Acha que o mundo muda e evolui à custa de uns quantos sobre dotados que se destacam da maioria. Mas esquece-se que as grandes conquistas são muitas vezes originadas por uma atitude comum de um cidadão ainda mais comum.

Numa fracção de segundo pensa que talvez, que talvez, fosse boa ideia, hoje, só por hoje deixar a capa pendurada no cabide. Ser só ela, por um dia. Sem ter de se desdobrar em mil. E encarnar personagens que às vezes nem conhece. Está tão cansada, com seu dia a dia rotineiro que tem vontade de soltar uma gargalhada a propósito dos seus devaneios sobre o empoderamento feminino. Tem vontade de rir a bandeiras despregadas mas engole o riso no ultimo minuto, não vá acordar o marido ou os miúdos, coitadinhos ainda é ,muito cedo para isso.

Depois, olha pela janela, para as luzes de outras casas ao fundo e uma alfinetada de tristeza aperta-lhe o coração. Será isto a vida?

Sente-se triste e sozinha porque não se lembra dos milhares, milhões de outras mulheres que num ritual inviolável todos os dias colocam capas idênticas nos ombros e levam a vida para a frente. 
Sente-se vazia porque ainda não percebeu que são os super poderes de cada uma delas - destas mulheres que são  fadas, feiticeiras, mulheres maravilha - que colocam o mundo em orbita e fazem a vida girar no sentido certo.

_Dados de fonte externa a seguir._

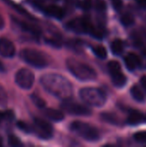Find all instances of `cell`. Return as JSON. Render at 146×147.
<instances>
[{"label": "cell", "instance_id": "obj_9", "mask_svg": "<svg viewBox=\"0 0 146 147\" xmlns=\"http://www.w3.org/2000/svg\"><path fill=\"white\" fill-rule=\"evenodd\" d=\"M34 131L41 139L48 140L52 136V127L45 120L40 118L34 119Z\"/></svg>", "mask_w": 146, "mask_h": 147}, {"label": "cell", "instance_id": "obj_36", "mask_svg": "<svg viewBox=\"0 0 146 147\" xmlns=\"http://www.w3.org/2000/svg\"><path fill=\"white\" fill-rule=\"evenodd\" d=\"M4 66H3V63L0 61V72H3L4 71Z\"/></svg>", "mask_w": 146, "mask_h": 147}, {"label": "cell", "instance_id": "obj_25", "mask_svg": "<svg viewBox=\"0 0 146 147\" xmlns=\"http://www.w3.org/2000/svg\"><path fill=\"white\" fill-rule=\"evenodd\" d=\"M31 99L32 102L35 104V106H37L40 109H43L46 106V102L40 96H36V95H32L31 96Z\"/></svg>", "mask_w": 146, "mask_h": 147}, {"label": "cell", "instance_id": "obj_1", "mask_svg": "<svg viewBox=\"0 0 146 147\" xmlns=\"http://www.w3.org/2000/svg\"><path fill=\"white\" fill-rule=\"evenodd\" d=\"M44 88L53 96L67 99L72 94L71 83L64 77L58 74H46L40 78Z\"/></svg>", "mask_w": 146, "mask_h": 147}, {"label": "cell", "instance_id": "obj_34", "mask_svg": "<svg viewBox=\"0 0 146 147\" xmlns=\"http://www.w3.org/2000/svg\"><path fill=\"white\" fill-rule=\"evenodd\" d=\"M139 4L143 8H146V0H137Z\"/></svg>", "mask_w": 146, "mask_h": 147}, {"label": "cell", "instance_id": "obj_31", "mask_svg": "<svg viewBox=\"0 0 146 147\" xmlns=\"http://www.w3.org/2000/svg\"><path fill=\"white\" fill-rule=\"evenodd\" d=\"M111 3H112L113 7L116 10H120L123 6V3H122L121 0H111Z\"/></svg>", "mask_w": 146, "mask_h": 147}, {"label": "cell", "instance_id": "obj_37", "mask_svg": "<svg viewBox=\"0 0 146 147\" xmlns=\"http://www.w3.org/2000/svg\"><path fill=\"white\" fill-rule=\"evenodd\" d=\"M3 146V139H2V137L0 136V146Z\"/></svg>", "mask_w": 146, "mask_h": 147}, {"label": "cell", "instance_id": "obj_30", "mask_svg": "<svg viewBox=\"0 0 146 147\" xmlns=\"http://www.w3.org/2000/svg\"><path fill=\"white\" fill-rule=\"evenodd\" d=\"M79 6L83 9H85V10H88L91 7H92V2L91 0H83L80 3Z\"/></svg>", "mask_w": 146, "mask_h": 147}, {"label": "cell", "instance_id": "obj_8", "mask_svg": "<svg viewBox=\"0 0 146 147\" xmlns=\"http://www.w3.org/2000/svg\"><path fill=\"white\" fill-rule=\"evenodd\" d=\"M15 80L16 84L20 88L28 90V89H30L32 85L34 84V76L31 71L23 68V69L19 70L16 72Z\"/></svg>", "mask_w": 146, "mask_h": 147}, {"label": "cell", "instance_id": "obj_6", "mask_svg": "<svg viewBox=\"0 0 146 147\" xmlns=\"http://www.w3.org/2000/svg\"><path fill=\"white\" fill-rule=\"evenodd\" d=\"M61 108L63 110L72 115H91V110L84 105H82L78 102H73L67 99H65L63 103L61 104Z\"/></svg>", "mask_w": 146, "mask_h": 147}, {"label": "cell", "instance_id": "obj_10", "mask_svg": "<svg viewBox=\"0 0 146 147\" xmlns=\"http://www.w3.org/2000/svg\"><path fill=\"white\" fill-rule=\"evenodd\" d=\"M15 53L14 44L7 38H0V55L4 58H11Z\"/></svg>", "mask_w": 146, "mask_h": 147}, {"label": "cell", "instance_id": "obj_3", "mask_svg": "<svg viewBox=\"0 0 146 147\" xmlns=\"http://www.w3.org/2000/svg\"><path fill=\"white\" fill-rule=\"evenodd\" d=\"M79 96L81 99L89 106L102 107L106 102L105 93L97 88H83L80 90Z\"/></svg>", "mask_w": 146, "mask_h": 147}, {"label": "cell", "instance_id": "obj_22", "mask_svg": "<svg viewBox=\"0 0 146 147\" xmlns=\"http://www.w3.org/2000/svg\"><path fill=\"white\" fill-rule=\"evenodd\" d=\"M120 22L121 23L125 26V27H130L132 25L134 24V17L133 15L129 14V13H126V14H124L121 18H120Z\"/></svg>", "mask_w": 146, "mask_h": 147}, {"label": "cell", "instance_id": "obj_12", "mask_svg": "<svg viewBox=\"0 0 146 147\" xmlns=\"http://www.w3.org/2000/svg\"><path fill=\"white\" fill-rule=\"evenodd\" d=\"M124 60H125L126 66V68L129 71L136 70L139 67H140V65H141V59H140V58L137 54H135L133 53H128L125 57Z\"/></svg>", "mask_w": 146, "mask_h": 147}, {"label": "cell", "instance_id": "obj_4", "mask_svg": "<svg viewBox=\"0 0 146 147\" xmlns=\"http://www.w3.org/2000/svg\"><path fill=\"white\" fill-rule=\"evenodd\" d=\"M70 127L72 132L86 140L96 141L100 138L99 131L88 123L82 121H74L71 124Z\"/></svg>", "mask_w": 146, "mask_h": 147}, {"label": "cell", "instance_id": "obj_19", "mask_svg": "<svg viewBox=\"0 0 146 147\" xmlns=\"http://www.w3.org/2000/svg\"><path fill=\"white\" fill-rule=\"evenodd\" d=\"M6 2L7 3H9V4L11 6V7H13L18 13H20L21 15H22V16H25L26 17H28L30 20H33V21H35L36 19L31 15V14H29L28 12H27L22 7H21L20 5H18V4H16V3H15L14 2H12V1H9V0H6Z\"/></svg>", "mask_w": 146, "mask_h": 147}, {"label": "cell", "instance_id": "obj_11", "mask_svg": "<svg viewBox=\"0 0 146 147\" xmlns=\"http://www.w3.org/2000/svg\"><path fill=\"white\" fill-rule=\"evenodd\" d=\"M43 12L51 17H54L56 19H62L65 16V10L63 8L58 6V5H48L46 7H43L41 9Z\"/></svg>", "mask_w": 146, "mask_h": 147}, {"label": "cell", "instance_id": "obj_32", "mask_svg": "<svg viewBox=\"0 0 146 147\" xmlns=\"http://www.w3.org/2000/svg\"><path fill=\"white\" fill-rule=\"evenodd\" d=\"M96 9L97 10H99V11H104L106 9V3H105L104 1L99 0V1L96 2Z\"/></svg>", "mask_w": 146, "mask_h": 147}, {"label": "cell", "instance_id": "obj_20", "mask_svg": "<svg viewBox=\"0 0 146 147\" xmlns=\"http://www.w3.org/2000/svg\"><path fill=\"white\" fill-rule=\"evenodd\" d=\"M101 116H102V119L104 121H106V122H108L110 124H114V125H118L119 124V119L114 114H111V113H102Z\"/></svg>", "mask_w": 146, "mask_h": 147}, {"label": "cell", "instance_id": "obj_21", "mask_svg": "<svg viewBox=\"0 0 146 147\" xmlns=\"http://www.w3.org/2000/svg\"><path fill=\"white\" fill-rule=\"evenodd\" d=\"M93 50V53L100 59H106L107 56H108V53H107V49L103 47V46H95L93 47L92 48Z\"/></svg>", "mask_w": 146, "mask_h": 147}, {"label": "cell", "instance_id": "obj_33", "mask_svg": "<svg viewBox=\"0 0 146 147\" xmlns=\"http://www.w3.org/2000/svg\"><path fill=\"white\" fill-rule=\"evenodd\" d=\"M140 84H141V85H142V87L145 89L146 90V76L145 75H144V76H142L141 77V78H140Z\"/></svg>", "mask_w": 146, "mask_h": 147}, {"label": "cell", "instance_id": "obj_27", "mask_svg": "<svg viewBox=\"0 0 146 147\" xmlns=\"http://www.w3.org/2000/svg\"><path fill=\"white\" fill-rule=\"evenodd\" d=\"M134 140L139 143H146V131L138 132L133 136Z\"/></svg>", "mask_w": 146, "mask_h": 147}, {"label": "cell", "instance_id": "obj_2", "mask_svg": "<svg viewBox=\"0 0 146 147\" xmlns=\"http://www.w3.org/2000/svg\"><path fill=\"white\" fill-rule=\"evenodd\" d=\"M66 65L73 76L82 81H90L96 78V71L89 65L75 59H68Z\"/></svg>", "mask_w": 146, "mask_h": 147}, {"label": "cell", "instance_id": "obj_7", "mask_svg": "<svg viewBox=\"0 0 146 147\" xmlns=\"http://www.w3.org/2000/svg\"><path fill=\"white\" fill-rule=\"evenodd\" d=\"M67 28L71 31H74L78 34L82 33H89L91 28H93V24L90 20L87 17H79L75 18L70 21L67 23Z\"/></svg>", "mask_w": 146, "mask_h": 147}, {"label": "cell", "instance_id": "obj_14", "mask_svg": "<svg viewBox=\"0 0 146 147\" xmlns=\"http://www.w3.org/2000/svg\"><path fill=\"white\" fill-rule=\"evenodd\" d=\"M15 22H16L22 29H24L25 31H27V32H28V33L34 34V35L39 36V35L40 34V33H41V32H40V29L37 26H35V25H33V24L28 23V22H26L19 21V20H17V19H15Z\"/></svg>", "mask_w": 146, "mask_h": 147}, {"label": "cell", "instance_id": "obj_23", "mask_svg": "<svg viewBox=\"0 0 146 147\" xmlns=\"http://www.w3.org/2000/svg\"><path fill=\"white\" fill-rule=\"evenodd\" d=\"M108 71L110 74L116 72V71H121V67H120V63L118 61H115V60H112V61L108 62Z\"/></svg>", "mask_w": 146, "mask_h": 147}, {"label": "cell", "instance_id": "obj_29", "mask_svg": "<svg viewBox=\"0 0 146 147\" xmlns=\"http://www.w3.org/2000/svg\"><path fill=\"white\" fill-rule=\"evenodd\" d=\"M16 125H17L18 128H20L22 131H23V132H25V133H30V132L32 131V128H31L28 124H26V123L23 122V121H18V122L16 123Z\"/></svg>", "mask_w": 146, "mask_h": 147}, {"label": "cell", "instance_id": "obj_13", "mask_svg": "<svg viewBox=\"0 0 146 147\" xmlns=\"http://www.w3.org/2000/svg\"><path fill=\"white\" fill-rule=\"evenodd\" d=\"M43 113L46 118L53 121H61L65 118V115L62 111L53 109H46Z\"/></svg>", "mask_w": 146, "mask_h": 147}, {"label": "cell", "instance_id": "obj_28", "mask_svg": "<svg viewBox=\"0 0 146 147\" xmlns=\"http://www.w3.org/2000/svg\"><path fill=\"white\" fill-rule=\"evenodd\" d=\"M8 140H9V145L11 146H22L20 140L14 135H9Z\"/></svg>", "mask_w": 146, "mask_h": 147}, {"label": "cell", "instance_id": "obj_5", "mask_svg": "<svg viewBox=\"0 0 146 147\" xmlns=\"http://www.w3.org/2000/svg\"><path fill=\"white\" fill-rule=\"evenodd\" d=\"M21 58L28 65L36 67V68H44L47 65L48 62L45 56L39 51L31 49V48H26L22 50Z\"/></svg>", "mask_w": 146, "mask_h": 147}, {"label": "cell", "instance_id": "obj_35", "mask_svg": "<svg viewBox=\"0 0 146 147\" xmlns=\"http://www.w3.org/2000/svg\"><path fill=\"white\" fill-rule=\"evenodd\" d=\"M3 26H4V20H3V16L0 15V29H1V28H3Z\"/></svg>", "mask_w": 146, "mask_h": 147}, {"label": "cell", "instance_id": "obj_26", "mask_svg": "<svg viewBox=\"0 0 146 147\" xmlns=\"http://www.w3.org/2000/svg\"><path fill=\"white\" fill-rule=\"evenodd\" d=\"M14 113L11 110L9 111H5V112H2L0 111V122L6 120V121H11L14 118Z\"/></svg>", "mask_w": 146, "mask_h": 147}, {"label": "cell", "instance_id": "obj_24", "mask_svg": "<svg viewBox=\"0 0 146 147\" xmlns=\"http://www.w3.org/2000/svg\"><path fill=\"white\" fill-rule=\"evenodd\" d=\"M89 34H91L94 38H96V39H102L104 37V31L102 29H101L100 28H96L93 26V28H91V30L89 31Z\"/></svg>", "mask_w": 146, "mask_h": 147}, {"label": "cell", "instance_id": "obj_15", "mask_svg": "<svg viewBox=\"0 0 146 147\" xmlns=\"http://www.w3.org/2000/svg\"><path fill=\"white\" fill-rule=\"evenodd\" d=\"M145 120L144 115L140 113L139 111L133 110L130 112L128 118H127V123L129 125H138L142 122H144Z\"/></svg>", "mask_w": 146, "mask_h": 147}, {"label": "cell", "instance_id": "obj_16", "mask_svg": "<svg viewBox=\"0 0 146 147\" xmlns=\"http://www.w3.org/2000/svg\"><path fill=\"white\" fill-rule=\"evenodd\" d=\"M111 78H112V82L114 84V86L121 88L126 84V77L121 72V71L111 73Z\"/></svg>", "mask_w": 146, "mask_h": 147}, {"label": "cell", "instance_id": "obj_18", "mask_svg": "<svg viewBox=\"0 0 146 147\" xmlns=\"http://www.w3.org/2000/svg\"><path fill=\"white\" fill-rule=\"evenodd\" d=\"M131 95L133 97V99L136 100L137 102H142L145 101V95L140 90V88L137 85H133L131 88Z\"/></svg>", "mask_w": 146, "mask_h": 147}, {"label": "cell", "instance_id": "obj_17", "mask_svg": "<svg viewBox=\"0 0 146 147\" xmlns=\"http://www.w3.org/2000/svg\"><path fill=\"white\" fill-rule=\"evenodd\" d=\"M111 51L114 55H120L124 51V43L121 40L116 39L111 43Z\"/></svg>", "mask_w": 146, "mask_h": 147}]
</instances>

Pensa que talvez às vezes se queixe demais mas sabe que na maior parte dos casos todo o seu esforço não chega a ser sequer devidamente reconhecido. Tenta jogar as escondidas com a memória e lembrar-se de qual foi o momento em que a energia lhe começou a escorrer por entre os dedos, o dia em que se olhou ao espelho e com surpresa viu a primeira ruga a chegar-se à frente.

Mas na fracção de segundo seguinte ergue a cabeça e coloca de forma majestosa a capa magica sobre os ombros. A casa e a rua começam a acordar. O silencio desvanece-se e os primeiros raios de sol entram pela janela a dentro. 

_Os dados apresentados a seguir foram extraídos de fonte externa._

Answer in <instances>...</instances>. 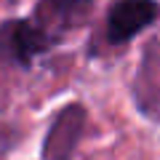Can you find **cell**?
I'll return each mask as SVG.
<instances>
[{
  "label": "cell",
  "mask_w": 160,
  "mask_h": 160,
  "mask_svg": "<svg viewBox=\"0 0 160 160\" xmlns=\"http://www.w3.org/2000/svg\"><path fill=\"white\" fill-rule=\"evenodd\" d=\"M48 6L56 11L59 19L75 22V19H80L83 13L88 11V0H48Z\"/></svg>",
  "instance_id": "cell-4"
},
{
  "label": "cell",
  "mask_w": 160,
  "mask_h": 160,
  "mask_svg": "<svg viewBox=\"0 0 160 160\" xmlns=\"http://www.w3.org/2000/svg\"><path fill=\"white\" fill-rule=\"evenodd\" d=\"M53 46L51 32L35 22H8L0 27V62H16L19 67H29L38 53Z\"/></svg>",
  "instance_id": "cell-1"
},
{
  "label": "cell",
  "mask_w": 160,
  "mask_h": 160,
  "mask_svg": "<svg viewBox=\"0 0 160 160\" xmlns=\"http://www.w3.org/2000/svg\"><path fill=\"white\" fill-rule=\"evenodd\" d=\"M160 6L155 0H118L107 16V40L112 46L128 43L136 32L158 19Z\"/></svg>",
  "instance_id": "cell-2"
},
{
  "label": "cell",
  "mask_w": 160,
  "mask_h": 160,
  "mask_svg": "<svg viewBox=\"0 0 160 160\" xmlns=\"http://www.w3.org/2000/svg\"><path fill=\"white\" fill-rule=\"evenodd\" d=\"M83 128H86L83 104H67L53 118L51 128H48L46 144H43V158L46 160H69L80 136H83Z\"/></svg>",
  "instance_id": "cell-3"
}]
</instances>
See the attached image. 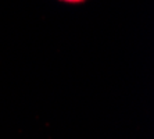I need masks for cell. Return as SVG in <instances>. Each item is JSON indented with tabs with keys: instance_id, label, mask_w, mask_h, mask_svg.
Masks as SVG:
<instances>
[{
	"instance_id": "1",
	"label": "cell",
	"mask_w": 154,
	"mask_h": 139,
	"mask_svg": "<svg viewBox=\"0 0 154 139\" xmlns=\"http://www.w3.org/2000/svg\"><path fill=\"white\" fill-rule=\"evenodd\" d=\"M61 3H65V4H72V6H76V4H82L88 0H58Z\"/></svg>"
}]
</instances>
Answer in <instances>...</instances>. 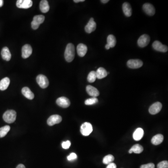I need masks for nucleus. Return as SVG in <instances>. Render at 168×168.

Sente-se desamparada porque nunca ouviu a história de uma mulher chamada Bridget Peixoto (uma americana com ascendencia portuguesa), que exactamente igual a ela foi capaz de mudar a vida de todas nós.

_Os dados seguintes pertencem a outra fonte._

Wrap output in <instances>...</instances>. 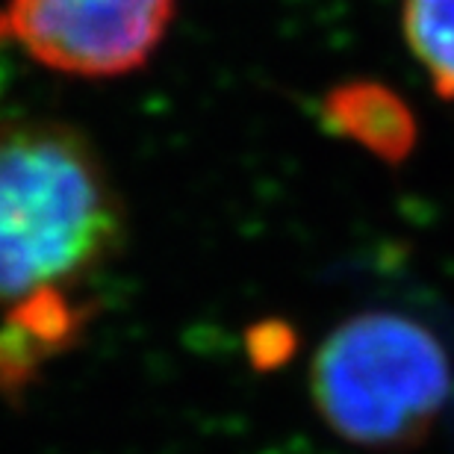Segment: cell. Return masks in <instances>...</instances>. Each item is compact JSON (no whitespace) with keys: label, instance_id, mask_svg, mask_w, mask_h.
Segmentation results:
<instances>
[{"label":"cell","instance_id":"8992f818","mask_svg":"<svg viewBox=\"0 0 454 454\" xmlns=\"http://www.w3.org/2000/svg\"><path fill=\"white\" fill-rule=\"evenodd\" d=\"M333 124L384 160H402L413 142L411 118L395 104V98L380 92L363 95L357 89L354 98H340L333 104Z\"/></svg>","mask_w":454,"mask_h":454},{"label":"cell","instance_id":"7a4b0ae2","mask_svg":"<svg viewBox=\"0 0 454 454\" xmlns=\"http://www.w3.org/2000/svg\"><path fill=\"white\" fill-rule=\"evenodd\" d=\"M313 404L331 431L363 449L419 442L451 393L446 348L416 319L360 313L319 345L310 369Z\"/></svg>","mask_w":454,"mask_h":454},{"label":"cell","instance_id":"5b68a950","mask_svg":"<svg viewBox=\"0 0 454 454\" xmlns=\"http://www.w3.org/2000/svg\"><path fill=\"white\" fill-rule=\"evenodd\" d=\"M402 30L442 101H454V0H404Z\"/></svg>","mask_w":454,"mask_h":454},{"label":"cell","instance_id":"6da1fadb","mask_svg":"<svg viewBox=\"0 0 454 454\" xmlns=\"http://www.w3.org/2000/svg\"><path fill=\"white\" fill-rule=\"evenodd\" d=\"M121 233V201L83 136L53 121L0 124V301L74 293Z\"/></svg>","mask_w":454,"mask_h":454},{"label":"cell","instance_id":"277c9868","mask_svg":"<svg viewBox=\"0 0 454 454\" xmlns=\"http://www.w3.org/2000/svg\"><path fill=\"white\" fill-rule=\"evenodd\" d=\"M89 307L74 293H48L12 304L0 322V389L27 384L53 354L83 331Z\"/></svg>","mask_w":454,"mask_h":454},{"label":"cell","instance_id":"3957f363","mask_svg":"<svg viewBox=\"0 0 454 454\" xmlns=\"http://www.w3.org/2000/svg\"><path fill=\"white\" fill-rule=\"evenodd\" d=\"M175 0H9L0 39L74 77L130 74L166 39Z\"/></svg>","mask_w":454,"mask_h":454}]
</instances>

Bridget Peixoto era mulher banal, igual a todas nós que fez aquilo que as mulheres têm tanta fama de fazer: reclamar.

Ela reclamou e  mudou o rumo da vida de todas e cada uma de nós.

Talvez ela seja mãe do empoderamento feminino, porque empoderar uma mulher não é nada mais, nada menos do que dotá-la de conhecimento, recursos e competências para que ela possa libertar, desenvolver e concretizar o todo o seu potencial.

Mas na altura tão pouco se falava em feminismo quanto mais em empoderamento feminino. Corria o ano de 1931 e Bridget
Peixoto era professora numa escola do Bronx. Engravidou, deu à luz e foi despedida. A causa do despedimento devidamente justificada e enquadrada nos padrões da sociedade da época. Ou seja: foi despedida "por negligencia do dever com o propósito de dar à luz". Ou trocando por miúdos, naquela altura das duas uma ou trabalhava ou era mulher casada e com filhos. As duas missões em simultâneo eram incompatíveis. E inaceitável era também que uma mulher faltasse ao trabalho por estar gravida ou ter acabado de dar à luz.

Cem anos depois, a maior parte de nós, e talvez não seja uma parte ainda tão grande assim, tem direito a pelo menos 5 meses de licença de Maternidade... ou parental como gostam de lhe chamar. Mas poucas sabemos como isso sequer chegou a acontecer.

E como ignoramos que mulheres banais como Bridget Peixoto, são capazes de de feitos extraordinários com as suas ainda mais banais atitudes, vamos-nos encolhendo nas nossas conchas e achando que somos causas perdidas, que o sucesso só aparece ao virar das esquinas dos outros e que logicamente fazer historia ou mudar curso da humanidade não é de todo para nós.

Trazer um ser humano ao mundo é por si só um acto hercúleo o suficiente. 

Saber apenas que cada uma de nós tem esse potencial devia ser o suficiente para atribuir e não para tirar confiança. 

O suficiente para que a nossa voz se levante mais alto ao em vez de passar a sussurrar baixinho para não perturbar a paz implantada ou engolir risos inusitados.

O quanto baste para sabermos mesmo que esteja para além do alcance das nossas mãos mudar o curso da humanidade, escrever a nossa própria história não depende de mais ninguém.

 A não ser de nós. Porque as nossas feridas são a nossa força.





Aprendi com a primavera a deixar-me cortar e voltar sempre inteira.